Learn more about the projects:
Nikhil Bansal (University of Michigan), William Kuszmaul (MIT)
Randomized balls-into-bins processes serve as a useful abstraction for studying load-balancing problems, with applications such as scheduling, distributed systems, and data structures. This work shows that previously demonstrated bounds in some classes of these problems don’t hold in the dynamic setting, and proves new upper and lower bounds for the dynamic heavily-loaded case.
Amir Abboud (Weizmann Institute of Science), Robert Krauthgamer (Weizmann Institute of Science), Jason Li (UC Berkeley), Debmalya Panigrahi (Duke University), Thatchaphol Saranurak (University of Michigan), Ohad Trabelsi (University of Michigan)

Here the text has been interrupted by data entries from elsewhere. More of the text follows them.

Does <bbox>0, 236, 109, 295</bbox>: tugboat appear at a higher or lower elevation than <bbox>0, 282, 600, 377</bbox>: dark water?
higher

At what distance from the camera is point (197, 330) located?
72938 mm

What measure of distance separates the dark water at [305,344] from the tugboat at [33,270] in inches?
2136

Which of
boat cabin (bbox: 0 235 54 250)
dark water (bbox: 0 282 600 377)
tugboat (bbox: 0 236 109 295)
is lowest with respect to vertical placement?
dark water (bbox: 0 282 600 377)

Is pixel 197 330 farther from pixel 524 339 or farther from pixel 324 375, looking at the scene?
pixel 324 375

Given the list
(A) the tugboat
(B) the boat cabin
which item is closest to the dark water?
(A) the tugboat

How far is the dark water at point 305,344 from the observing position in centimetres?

This paper breaks a longstanding barrier in graph theory by cutting the All-Pairs Max-Flow problem on general, weighted graphs from cubic time to Õ(n2) time. The authors also establish a counter-intuitive separation: all-pairs max-flows are strictly easier to compute than all-pairs shortest-paths. Their algorithm produces a cut-equivalent tree, known as the Gomory-Hu tree, from which the max-flow value for any pair can be retrieved in near-constant time.
Vincent Cohen-Addad (Google Research), Euiwoong Lee (University of Michigan), Alantha Newman (Laboratoire G-SCOP (CNRS, Grenoble-INP))
Clustering is a central problem in unsupervised machine learning and data mining. Given a dataset and information regarding the similarity of pairs of elements, a “good” clustering is a partition of the elements into groups such that similar elements belong to the same group, while dissimilar elements belong to different groups. This paper answers a major open question in the area of clustering, demonstrating an algorithm that achieves a previously unreachable approximation factor for correlation clustering.
Thatchaphol Saranurak (University of Michigan), Sorrachai Yingchareonthawornchai (Aalto University)
This paper demonstrates the use of expander decomposition and vertex sparsifiers for deterministically computing vertex connectivity in almost-linear time when the connectivity is constant. This breaks the 50-year-old quadratic bound.
Vincent Cohen-Addad (Google), Chenglin Fan (Sorbonne Université, Paris, France), Euiwoong Lee (University of Michigan), Arnaud de Mesmay (CNRS, LIGM, Université Gustave Eiffel)
This study presents an exponentially improved approximation algorithm for the metric violation distance problem, which involves fitting pairwise data to a metric data that satisfies the requirements of a metric space. The problem is useful in applications including data analysis, machine learning, and optimization.
Yaowei Long (University of Michigan), Thatchaphol Saranurak (University of Michigan)
This paper revisits the vertex-failure connectivity oracle problem. This is one of the most basic graph data structure problems under vertex updates, yet its complexity is still not well-understood. The authors essentially settle the complexity of this problem by showing a new data structure whose space, preprocessing time, update time, and query time are simultaneously optimal up to sub-polynomial factors assuming popular conjectures. Moreover, the data structure is deterministic.
Greg Bodwin (University of Michigan), Gary Hoppenworth (University of Michigan)
A basic question arising in robotics, circuit design, distributed algorithms, and many other areas of computer science is to compress a graph metric into small space while approximately preserving its shortest path distances. For an input graph, an additive spanner is a sparse subgraph whose shortest paths match those of the input graph up to small additive error. This paper proves two new lower bounds in the area of additive spanners.